Friday, May 27, 2011

EU Parliamentary Committee Approves Legislation Regulating OTC Derivatives

New EU legislation designed to regulate derivatives moved a step closer to enactment with a favorable vote by the European Parliament's Economic Affairs Committee. The legislation will now go to the full Parliament for a possible vote in July. The committee's report, drafted by Werner Langen (EPP, DE), is strict regarding exemptions to the derivatives clearing obligation. However, for pension funds there will be a special regime, provided that the national capital requirements provide a guarantee similar to cleared contracts.

The draft legislation, European Markets Infrastructure Regulation (EMIR), on OTC derivatives, central clearing parties and trade repositories aims to bring greater transparency and stability to the OTC derivatives market. Information on OTC derivative contracts would have to be reported to trade repositories and be accessible to supervisory authorities. OTC derivative contracts would need to be cleared through central counterparties, thus reducing counterparty credit risk. Under the new regulatory regime, a key supervisory role is envisaged for the new European Securities and Markets Authority, which will work closely with national supervisory authorities, and have an important role in authorizing new central counterparties.

The Committee rejected suggestions by some EU Member States that all derivatives should be governed by the Regulation. Instead, the rules would apply only to OTC derivatives, as the European Commission proposed and as was agreed to by the G-20. However, to ensure ESMA has the full picture, reporting obligations would apply to all derivatives.

The Regulation would introduce a reporting obligation for OTC derivatives, a clearing obligation for eligible OTC derivatives, common rules for central counterparties, and measures to reduce counterparty credit risk and operational risk, and rules on the establishment of interoperability between central counterparties. Co-operation arrangements between clearing houses, known as interoperability, whereby traders would be allowed to choose where their trades are cleared, are limited to cash securities. A central counterparty has to have functioned in line with the standards for at least three years before it can apply for authorization for interoperability.

The Committee accepted the reasoning that applying clearing obligations retroactively to existing contracts would result in legal difficulties and create major problems for counterparties. Therefore, clearing will only be mandatory from the moment the regulation enters into force. It does, however, provide for the possibility of retroactivity with regard to reporting obligations and asks ESMA to assess how reporting retroactivity could be introduced if the information in question were essential to regulators.

Ultimately, the Regulation will have to be implemented by the Member States. Looking at EMIR, UK Finance Secretary Mark Hoban welcomed the idea that central counterparties should be used to clear certain classes of derivatives. If implemented proportionately, he said, this will reduce the systemic risk presented by the derivatives market. But the Minister emphasized the importance of properly formulating the Regulation and avoiding the creation of unnecessary burdens. His remarks were delivered at the recent Markit conference in London.

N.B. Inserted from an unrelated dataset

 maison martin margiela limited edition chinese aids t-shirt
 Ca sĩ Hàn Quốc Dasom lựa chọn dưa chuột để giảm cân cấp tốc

Not all derivatives deemed eligible for central clearing will necessarily be suitable for platform trading, he noted. But at the same time it is important that the scope of the Regulation be sufficiently broad. When it comes to deciding which derivatives should be covered by EMIR, he continued, there are two different roads that could be taken. The first road would see all trades covered by this Regulation, regardless of their venue of execution, while the second would see only those derivatives executed outside of an exchange being subject to this legislation.

All the arguments clearly favor the first approach, the Minister noted, because the purpose of clearing derivatives is to reduce systemic risk and it is not obvious why a derivative would need to be cleared if traded off-exchange, but not if traded on an exchange. Also, there is the issue of market distortion. Restricting the scope would create a sizeable regulatory loophole which, if exploited, would lead to damaging asymmetry in the market. He said that the arguments against a broad scope are hard to fathom, and seem to be about preventing competition in clearing.